**Activity:** Can you output the records below exactly as they are written?

++++++++++

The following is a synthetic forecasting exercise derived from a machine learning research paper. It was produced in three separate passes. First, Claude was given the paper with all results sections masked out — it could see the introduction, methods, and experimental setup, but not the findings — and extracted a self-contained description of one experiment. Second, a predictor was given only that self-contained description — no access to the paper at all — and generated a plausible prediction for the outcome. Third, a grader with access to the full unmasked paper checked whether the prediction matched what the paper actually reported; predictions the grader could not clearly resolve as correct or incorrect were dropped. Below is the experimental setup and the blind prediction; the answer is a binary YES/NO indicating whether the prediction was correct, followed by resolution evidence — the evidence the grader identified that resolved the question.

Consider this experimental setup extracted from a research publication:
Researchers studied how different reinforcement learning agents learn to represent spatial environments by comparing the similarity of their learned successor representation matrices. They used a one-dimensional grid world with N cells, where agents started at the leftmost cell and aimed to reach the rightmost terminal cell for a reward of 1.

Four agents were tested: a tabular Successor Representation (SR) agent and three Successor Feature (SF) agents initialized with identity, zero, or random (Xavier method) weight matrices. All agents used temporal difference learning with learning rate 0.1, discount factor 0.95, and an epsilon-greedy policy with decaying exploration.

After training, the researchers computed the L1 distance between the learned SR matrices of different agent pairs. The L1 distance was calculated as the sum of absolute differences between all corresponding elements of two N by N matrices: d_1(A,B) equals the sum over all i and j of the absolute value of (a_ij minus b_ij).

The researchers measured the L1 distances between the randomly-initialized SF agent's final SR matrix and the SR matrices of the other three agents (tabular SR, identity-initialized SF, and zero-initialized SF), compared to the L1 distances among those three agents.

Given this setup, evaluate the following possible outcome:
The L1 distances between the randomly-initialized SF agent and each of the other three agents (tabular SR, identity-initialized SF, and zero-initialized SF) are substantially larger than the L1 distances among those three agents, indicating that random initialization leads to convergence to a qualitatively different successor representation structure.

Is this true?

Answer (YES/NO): NO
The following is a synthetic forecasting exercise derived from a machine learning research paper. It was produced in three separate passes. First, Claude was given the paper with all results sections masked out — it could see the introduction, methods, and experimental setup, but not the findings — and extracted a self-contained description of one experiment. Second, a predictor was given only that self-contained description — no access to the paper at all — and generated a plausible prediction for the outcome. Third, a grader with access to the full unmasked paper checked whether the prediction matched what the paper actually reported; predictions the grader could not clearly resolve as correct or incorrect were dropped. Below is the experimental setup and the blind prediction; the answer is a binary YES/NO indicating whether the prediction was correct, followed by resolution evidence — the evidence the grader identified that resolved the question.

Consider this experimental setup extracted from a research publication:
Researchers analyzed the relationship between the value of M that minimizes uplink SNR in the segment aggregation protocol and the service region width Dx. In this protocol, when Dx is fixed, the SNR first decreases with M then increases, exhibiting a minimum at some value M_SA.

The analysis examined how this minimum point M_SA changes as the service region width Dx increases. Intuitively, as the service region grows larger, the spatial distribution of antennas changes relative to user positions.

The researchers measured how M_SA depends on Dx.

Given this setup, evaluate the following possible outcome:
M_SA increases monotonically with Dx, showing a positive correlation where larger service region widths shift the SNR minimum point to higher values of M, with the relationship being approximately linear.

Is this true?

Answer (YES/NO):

++++++++++

**Output for this task:**
The following is a synthetic forecasting exercise derived from a machine learning research paper. It was produced in three separate passes. First, Claude was given the paper with all results sections masked out — it could see the introduction, methods, and experimental setup, but not the findings — and extracted a self-contained description of one experiment. Second, a predictor was given only that self-contained description — no access to the paper at all — and generated a plausible prediction for the outcome. Third, a grader with access to the full unmasked paper checked whether the prediction matched what the paper actually reported; predictions the grader could not clearly resolve as correct or incorrect were dropped. Below is the experimental setup and the blind prediction; the answer is a binary YES/NO indicating whether the prediction was correct, followed by resolution evidence — the evidence the grader identified that resolved the question.

Consider this experimental setup extracted from a research publication:
Researchers studied how different reinforcement learning agents learn to represent spatial environments by comparing the similarity of their learned successor representation matrices. They used a one-dimensional grid world with N cells, where agents started at the leftmost cell and aimed to reach the rightmost terminal cell for a reward of 1.

Four agents were tested: a tabular Successor Representation (SR) agent and three Successor Feature (SF) agents initialized with identity, zero, or random (Xavier method) weight matrices. All agents used temporal difference learning with learning rate 0.1, discount factor 0.95, and an epsilon-greedy policy with decaying exploration.

After training, the researchers computed the L1 distance between the learned SR matrices of different agent pairs. The L1 distance was calculated as the sum of absolute differences between all corresponding elements of two N by N matrices: d_1(A,B) equals the sum over all i and j of the absolute value of (a_ij minus b_ij).

The researchers measured the L1 distances between the randomly-initialized SF agent's final SR matrix and the SR matrices of the other three agents (tabular SR, identity-initialized SF, and zero-initialized SF), compared to the L1 distances among those three agents.

Given this setup, evaluate the following possible outcome:
The L1 distances between the randomly-initialized SF agent and each of the other three agents (tabular SR, identity-initialized SF, and zero-initialized SF) are substantially larger than the L1 distances among those three agents, indicating that random initialization leads to convergence to a qualitatively different successor representation structure.

Is this true?

Answer (YES/NO): NO
The following is a synthetic forecasting exercise derived from a machine learning research paper. It was produced in three separate passes. First, Claude was given the paper with all results sections masked out — it could see the introduction, methods, and experimental setup, but not the findings — and extracted a self-contained description of one experiment. Second, a predictor was given only that self-contained description — no access to the paper at all — and generated a plausible prediction for the outcome. Third, a grader with access to the full unmasked paper checked whether the prediction matched what the paper actually reported; predictions the grader could not clearly resolve as correct or incorrect were dropped. Below is the experimental setup and the blind prediction; the answer is a binary YES/NO indicating whether the prediction was correct, followed by resolution evidence — the evidence the grader identified that resolved the question.

Consider this experimental setup extracted from a research publication:
Researchers analyzed the relationship between the value of M that minimizes uplink SNR in the segment aggregation protocol and the service region width Dx. In this protocol, when Dx is fixed, the SNR first decreases with M then increases, exhibiting a minimum at some value M_SA.

The analysis examined how this minimum point M_SA changes as the service region width Dx increases. Intuitively, as the service region grows larger, the spatial distribution of antennas changes relative to user positions.

The researchers measured how M_SA depends on Dx.

Given this setup, evaluate the following possible outcome:
M_SA increases monotonically with Dx, showing a positive correlation where larger service region widths shift the SNR minimum point to higher values of M, with the relationship being approximately linear.

Is this true?

Answer (YES/NO):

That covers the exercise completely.